Gerade angesichts der aktuellen Teuerung und Inflation sind die zusätzlichen Mittel im Bereich des Gewaltschutzes nur ein Tropfen auf den heißen Stein. Sie liefern nämlich vor allem keine strukturellen Lösungen für die grundsätzliche Krise. Ja, es gibt mehr Geld für den Gewaltschutz, aber von großen Würfen sind wir weit entfernt. (Abg. Pfurtscheller: Bitte, Mario, das glaubst du ja selber nicht! Wer hat dir denn die Unterlage geschrieben? Selber denken und nicht einfach eine Unterlage von Kolleginnen übernehmen!) Ich weiß, Sie betonen immer, dass die meisten Mittel für den Gewaltschutz in anderen Ressorts liegen. Aber genau das meine ich ja, wenn ich sage: Wir haben keine Frauenministerin, wir haben keine Gleichstellungsministerin! (Beifall bei der SPÖ. – Abg. Pfurtscheller: Mein Gott!)
Diese Rolle müssten Sie, Frau Ministerin, beanspruchen. Sie müssten die Gesamtverantwortung für den Kampf gegen männliche Gewalt an Frauen, die Schlüsselrolle, die Koordinierung übernehmen, das tun Sie aber nicht. (Abg. Steinacker: Das tut sie doch! Jetzt mache ich gleich eine tatsächliche Berichtigung! Gewaltschutzgipfel, 6. Dezember!)
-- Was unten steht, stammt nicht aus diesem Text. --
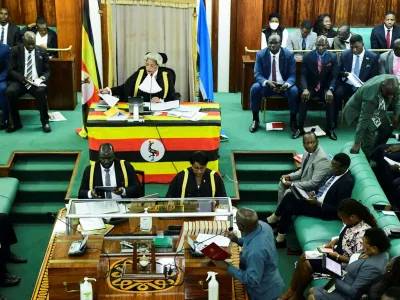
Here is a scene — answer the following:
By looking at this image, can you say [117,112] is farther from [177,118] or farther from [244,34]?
[244,34]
Schauen wir uns zum Beispiel einen zentralen Baustein im Gewaltschutz, nämlich die präventive Arbeit mit Männern und Burschen, an: Da sind wir meilenweit von einer strukturellen Lösung entfernt. Die Männerberatungsstellen hanteln sich von Projektförderung zu Projektförderung. (Abg. Pfurtscheller: Männerberatung ist im Sozialministerium, zu deiner Information! Wieder eine falsche Unterlage bekommen!) Das Budget bringt in diesem Bereich keine dringend benötigte Basisfinanzierung. Und wenn sich die Kolleginnen von der ÖVP so aufregen, dann wissen sie, dass ich mit meiner Kritik Recht habe, meine sehr geehrten Damen und Herren. (Beifall bei der SPÖ. – Zwischenrufe der Abgeordneten Sieber und Steinacker.)
Geschätzte Kolleginnen und Kollegen! Solange wir nicht genug in die Gewaltpräventionsarbeit von und mit Männern investieren, werden wir das Gewaltproblem auch nicht wirksam in den Griff bekommen.
Zum Abschluss, geschätzte Kolleginnen und Kollegen, seien wir ehrlich: Dieses Budget hat abseits des Gewaltschutzes kaum etwas zu bieten. Ja, es werden 1,8 Millionen Euro in den Frauenfonds gesteckt; das ist eine Einrichtung abseits der parlamentarischen Kontrolle. Sonst liefert die Regierung aber keine eigenen Schwerpunkte, kaum Projekte und vor allem nicht die strukturellen Antworten auf Ungleichbehandlungen und Diskriminierung, die wir so dringend brauchen.
Wieder einmal gibt es kein eigenes Budget für die Gleichstellung der LGBTIQ-Community, keine Schwerpunkte im Kampf gegen Hatecrime, keine Mittel für Aufklärungs- und Sensibilisierungsarbeit. Während Hassverbrechen gegen queere Menschen zunehmen, macht die Regierung einfach die Augen zu. Während gerade junge LGBTIQ-Personen massiv unter den psychosozialen Folgen der aktuellen Krisen leiden, tut die Regierung so, als gäbe es kein Problem.
Während transidente Menschen von immer stärkeren Diskriminierungen betroffen sind und nicht einmal ihre Gesundheitsversorgung flächendeckend gesichert ist, schauen Sie weg. Die Regierung ignoriert diese Probleme genauso wie die Beschlüsse des Nationalrates zum Verbot von Konversionstherapien oder zum Schutz intergeschlechtlicher Kinder. Auf diese Gesetze warten wir immer noch, denn, meine sehr geehrten Damen und Herren, Fakt ist: Es gibt in dieser Regierung keine Frauen- und keine Gleichstellungsministerin! (Beifall bei der SPÖ.)
10.19
Präsident Mag. Wolfgang Sobotka: Ich darf das Bundesrealgymnasium 23 aus der Anton-Krieger-Gasse recht herzlich bei uns begrüßen. Herzlich willkommen! (Allgemeiner Beifall.)
Zu Wort gemeldet ist Frau Nationalrätin Jachs. – Bitte.